Is their anything you would sudgest to hide the shouldiers, or anything else on him that you dislike/like?

He is now 15 months. I will try get photos of him up. The ones posted of him were when he was a year.
He does indeed have small ears, Though is weird, his father and mother both had huge ears! Both his Sire and Dam have top winning pedigrees. His father was I believe one year withing the top 5 papillons in canada.


Here are the parents;








By digiavp at 2012-01-12








By digiavp at 2012-01-12








By digiavp at 2012-01-12








By digiavp at 2012-01-12








By digiavp at 2012-01-12








By digiavp at 2012-01-12








By digiavp at 2012-01-12
He was alittle wet in these photos...was not finnished blow drying him, He was unhappy..
I hope this is in the right thread.


----------



## Laurelin (Nov 2, 2006)

Is that your dog in the last pics? It's hard to really see much in those pictures.
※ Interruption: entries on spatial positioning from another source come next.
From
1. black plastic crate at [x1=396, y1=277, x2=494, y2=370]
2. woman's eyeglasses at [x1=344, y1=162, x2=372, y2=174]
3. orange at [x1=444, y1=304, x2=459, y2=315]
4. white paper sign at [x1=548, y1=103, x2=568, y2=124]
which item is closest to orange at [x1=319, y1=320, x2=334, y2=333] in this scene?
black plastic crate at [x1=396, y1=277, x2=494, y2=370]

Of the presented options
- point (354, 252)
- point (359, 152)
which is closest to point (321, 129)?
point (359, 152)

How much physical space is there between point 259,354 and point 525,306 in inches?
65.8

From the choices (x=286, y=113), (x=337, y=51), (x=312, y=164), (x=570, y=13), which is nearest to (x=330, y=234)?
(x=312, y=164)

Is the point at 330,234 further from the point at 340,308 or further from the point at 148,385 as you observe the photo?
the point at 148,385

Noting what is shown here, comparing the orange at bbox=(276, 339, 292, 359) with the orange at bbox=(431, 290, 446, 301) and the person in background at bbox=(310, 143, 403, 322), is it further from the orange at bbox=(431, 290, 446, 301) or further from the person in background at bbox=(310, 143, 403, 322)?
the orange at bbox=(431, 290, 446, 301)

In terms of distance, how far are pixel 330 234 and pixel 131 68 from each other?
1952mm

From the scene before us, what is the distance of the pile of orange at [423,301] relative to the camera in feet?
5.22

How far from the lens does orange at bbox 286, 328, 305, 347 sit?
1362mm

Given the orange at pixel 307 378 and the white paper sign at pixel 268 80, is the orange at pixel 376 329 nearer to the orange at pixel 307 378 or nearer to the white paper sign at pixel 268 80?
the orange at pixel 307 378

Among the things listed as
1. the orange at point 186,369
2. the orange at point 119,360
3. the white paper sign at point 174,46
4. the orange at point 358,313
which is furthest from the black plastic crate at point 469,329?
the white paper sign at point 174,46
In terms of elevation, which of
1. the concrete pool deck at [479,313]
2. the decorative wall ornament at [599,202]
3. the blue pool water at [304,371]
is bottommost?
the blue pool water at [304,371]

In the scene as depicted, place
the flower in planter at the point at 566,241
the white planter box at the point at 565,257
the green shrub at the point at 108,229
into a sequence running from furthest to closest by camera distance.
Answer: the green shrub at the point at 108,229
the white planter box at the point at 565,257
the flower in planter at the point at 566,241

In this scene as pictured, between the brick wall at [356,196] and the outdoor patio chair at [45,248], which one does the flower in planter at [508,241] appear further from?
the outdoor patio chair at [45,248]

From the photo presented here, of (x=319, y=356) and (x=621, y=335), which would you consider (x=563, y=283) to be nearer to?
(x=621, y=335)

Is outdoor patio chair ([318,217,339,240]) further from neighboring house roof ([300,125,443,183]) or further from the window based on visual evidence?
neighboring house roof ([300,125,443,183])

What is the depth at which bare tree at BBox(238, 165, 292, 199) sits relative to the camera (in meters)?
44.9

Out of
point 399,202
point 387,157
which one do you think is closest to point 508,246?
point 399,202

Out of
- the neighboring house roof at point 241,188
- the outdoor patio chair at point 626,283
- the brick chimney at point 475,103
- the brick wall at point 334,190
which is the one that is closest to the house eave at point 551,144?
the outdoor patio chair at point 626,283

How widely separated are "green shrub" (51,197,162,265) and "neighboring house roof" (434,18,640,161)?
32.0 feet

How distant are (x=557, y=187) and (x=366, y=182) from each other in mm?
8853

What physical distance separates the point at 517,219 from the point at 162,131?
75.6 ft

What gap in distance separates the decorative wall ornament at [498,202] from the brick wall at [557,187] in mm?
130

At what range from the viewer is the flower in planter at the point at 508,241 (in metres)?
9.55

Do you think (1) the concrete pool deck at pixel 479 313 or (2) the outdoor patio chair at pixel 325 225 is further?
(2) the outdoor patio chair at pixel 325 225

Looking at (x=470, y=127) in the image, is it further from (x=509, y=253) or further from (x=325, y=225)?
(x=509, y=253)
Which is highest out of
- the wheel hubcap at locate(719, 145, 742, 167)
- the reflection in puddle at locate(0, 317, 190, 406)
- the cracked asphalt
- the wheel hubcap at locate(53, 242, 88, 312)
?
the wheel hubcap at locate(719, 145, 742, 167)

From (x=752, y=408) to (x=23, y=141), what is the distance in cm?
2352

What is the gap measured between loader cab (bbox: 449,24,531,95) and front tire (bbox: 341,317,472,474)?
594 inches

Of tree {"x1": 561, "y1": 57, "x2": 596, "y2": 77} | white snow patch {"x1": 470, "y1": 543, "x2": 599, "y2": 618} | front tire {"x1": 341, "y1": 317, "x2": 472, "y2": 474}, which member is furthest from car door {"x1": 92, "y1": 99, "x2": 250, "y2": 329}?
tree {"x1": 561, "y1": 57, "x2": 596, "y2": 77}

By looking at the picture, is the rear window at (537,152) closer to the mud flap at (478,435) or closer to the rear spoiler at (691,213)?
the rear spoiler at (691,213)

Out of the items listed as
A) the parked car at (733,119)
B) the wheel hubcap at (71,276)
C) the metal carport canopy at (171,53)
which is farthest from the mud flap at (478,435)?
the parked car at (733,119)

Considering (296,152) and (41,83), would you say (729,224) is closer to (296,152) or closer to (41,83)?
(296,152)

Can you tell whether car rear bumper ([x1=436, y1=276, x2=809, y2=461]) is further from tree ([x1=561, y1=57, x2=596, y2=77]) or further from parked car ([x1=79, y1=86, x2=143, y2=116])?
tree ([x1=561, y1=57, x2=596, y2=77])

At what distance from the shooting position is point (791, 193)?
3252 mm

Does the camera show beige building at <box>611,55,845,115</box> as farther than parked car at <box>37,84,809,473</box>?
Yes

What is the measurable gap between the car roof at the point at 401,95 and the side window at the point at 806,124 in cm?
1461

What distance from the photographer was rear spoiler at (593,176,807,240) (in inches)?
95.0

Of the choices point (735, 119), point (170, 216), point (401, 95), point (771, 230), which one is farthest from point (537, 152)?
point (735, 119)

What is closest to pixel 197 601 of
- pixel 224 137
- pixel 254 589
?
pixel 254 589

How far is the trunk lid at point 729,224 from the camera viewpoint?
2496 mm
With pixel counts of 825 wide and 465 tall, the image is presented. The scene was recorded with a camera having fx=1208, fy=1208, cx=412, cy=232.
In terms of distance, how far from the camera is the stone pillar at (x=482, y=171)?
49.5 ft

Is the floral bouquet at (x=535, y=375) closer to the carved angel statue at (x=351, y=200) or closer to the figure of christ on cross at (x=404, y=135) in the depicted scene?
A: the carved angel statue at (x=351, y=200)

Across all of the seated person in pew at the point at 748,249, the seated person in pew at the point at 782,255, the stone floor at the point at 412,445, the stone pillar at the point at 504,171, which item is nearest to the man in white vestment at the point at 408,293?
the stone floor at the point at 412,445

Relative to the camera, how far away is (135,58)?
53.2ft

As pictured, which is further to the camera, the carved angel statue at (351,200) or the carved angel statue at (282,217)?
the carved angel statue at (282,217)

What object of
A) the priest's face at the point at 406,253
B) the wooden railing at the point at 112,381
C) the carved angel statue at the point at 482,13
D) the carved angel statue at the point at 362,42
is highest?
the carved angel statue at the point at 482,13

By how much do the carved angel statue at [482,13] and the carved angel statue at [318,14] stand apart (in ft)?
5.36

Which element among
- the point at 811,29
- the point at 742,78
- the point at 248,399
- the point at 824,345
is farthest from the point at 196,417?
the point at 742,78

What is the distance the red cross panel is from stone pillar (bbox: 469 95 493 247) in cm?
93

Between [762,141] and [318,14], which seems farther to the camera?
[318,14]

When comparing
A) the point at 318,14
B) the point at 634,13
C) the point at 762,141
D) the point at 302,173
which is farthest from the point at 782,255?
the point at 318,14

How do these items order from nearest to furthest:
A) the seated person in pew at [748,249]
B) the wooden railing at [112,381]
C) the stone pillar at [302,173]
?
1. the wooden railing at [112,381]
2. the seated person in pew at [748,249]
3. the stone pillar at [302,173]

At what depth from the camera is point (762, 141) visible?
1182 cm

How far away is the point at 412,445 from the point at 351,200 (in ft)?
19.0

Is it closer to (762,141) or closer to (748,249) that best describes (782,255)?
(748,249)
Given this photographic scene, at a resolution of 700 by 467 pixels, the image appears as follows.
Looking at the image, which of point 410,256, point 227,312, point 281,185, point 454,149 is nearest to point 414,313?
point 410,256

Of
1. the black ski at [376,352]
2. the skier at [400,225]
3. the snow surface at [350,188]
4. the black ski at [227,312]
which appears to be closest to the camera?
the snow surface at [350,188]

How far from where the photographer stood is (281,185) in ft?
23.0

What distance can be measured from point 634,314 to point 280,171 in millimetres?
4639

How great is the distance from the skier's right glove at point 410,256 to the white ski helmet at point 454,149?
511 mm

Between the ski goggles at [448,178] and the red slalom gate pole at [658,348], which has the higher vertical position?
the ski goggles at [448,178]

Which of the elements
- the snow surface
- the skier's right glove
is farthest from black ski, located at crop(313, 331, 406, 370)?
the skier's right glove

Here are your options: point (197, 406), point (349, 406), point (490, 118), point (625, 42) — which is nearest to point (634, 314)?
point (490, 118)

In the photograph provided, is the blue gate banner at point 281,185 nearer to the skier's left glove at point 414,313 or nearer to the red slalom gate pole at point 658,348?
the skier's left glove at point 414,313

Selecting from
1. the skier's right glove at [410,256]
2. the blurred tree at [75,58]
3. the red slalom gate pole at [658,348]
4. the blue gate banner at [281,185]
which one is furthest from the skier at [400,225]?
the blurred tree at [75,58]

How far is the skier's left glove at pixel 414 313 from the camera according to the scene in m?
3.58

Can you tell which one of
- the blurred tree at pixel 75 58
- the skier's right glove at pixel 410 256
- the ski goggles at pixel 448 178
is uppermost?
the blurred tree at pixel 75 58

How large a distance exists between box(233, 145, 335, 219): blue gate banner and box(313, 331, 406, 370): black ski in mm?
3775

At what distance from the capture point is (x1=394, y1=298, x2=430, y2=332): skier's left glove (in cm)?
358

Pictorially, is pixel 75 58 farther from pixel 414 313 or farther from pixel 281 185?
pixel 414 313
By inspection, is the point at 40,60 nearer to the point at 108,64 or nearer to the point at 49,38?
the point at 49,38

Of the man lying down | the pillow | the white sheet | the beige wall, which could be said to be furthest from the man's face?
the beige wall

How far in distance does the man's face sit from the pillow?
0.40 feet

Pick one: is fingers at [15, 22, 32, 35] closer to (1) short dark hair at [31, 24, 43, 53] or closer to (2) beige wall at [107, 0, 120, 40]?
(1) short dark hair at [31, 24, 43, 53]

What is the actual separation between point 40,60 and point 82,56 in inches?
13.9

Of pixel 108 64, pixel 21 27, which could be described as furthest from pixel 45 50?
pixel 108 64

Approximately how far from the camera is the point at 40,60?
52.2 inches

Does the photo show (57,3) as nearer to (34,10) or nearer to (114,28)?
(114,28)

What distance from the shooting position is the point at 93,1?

My advice would be to have a handler (or two or three) look him over and tell you what they think. Also, paps are a late showing breed. We didn't even enter the ring until Beau was 3 years old.


----------



## Griffon (Jan 29, 2012)

Yes I agree it is definitely difficult to tell by the photographs... you need some handlers to look at him and go to some shows and look at the Paps in the showring. I am not expert with Paps in any way shape or form... I showed a couple many years ago and raised one litter... So I was never into the breed in a big way. There isn't a whole lot you can do to hide the shoulders... try baiting him when you are on the move to try and keep his shoulder up whilst moving, but the judge is going to notice the shoulders as soon as the judge examines him... so even a lot of coat isn't going to hide what the judge feels under that coat. 

laurelin is right, they are a slow maturing breed, I showed my male and got class in groups but could never win a Best Of Breed with him... even if he was the only one in the breed or a Best Opposite sex, until he was about 18 months or more.... judges liked him but always said "too immature"...we won a number of puppy in group with him but he didn't get a group win until he was well over years of age... I was beginning to think he would never get it together... 

If you can get an unbiased opinion from another breeder that would also be good, but sometimes that is very difficult. 

As far as parents having great ears etc, sometimes breeding can be a bit of a lucky dip... you just don't know what you are going to get and not every puppy in the litter is going to be show quality.... even the most tightly line bred litters still have a number of pets in the litter... doesn't mean we love them any less.... And in the past I have had a top winning puppy and then by the time the puppy is 12 months old, it has been very average... others have been average to start with and by 12 months have bloomed.... 

Try and get some other opinions, especially from handlers that can actually put their hands on your dog and make an assessment. Good luck


----------



## nfedyk (Jan 14, 2012)

I can't help you in this area but just wanted to say your papillon looks alot like ours especially his facial markings.


----------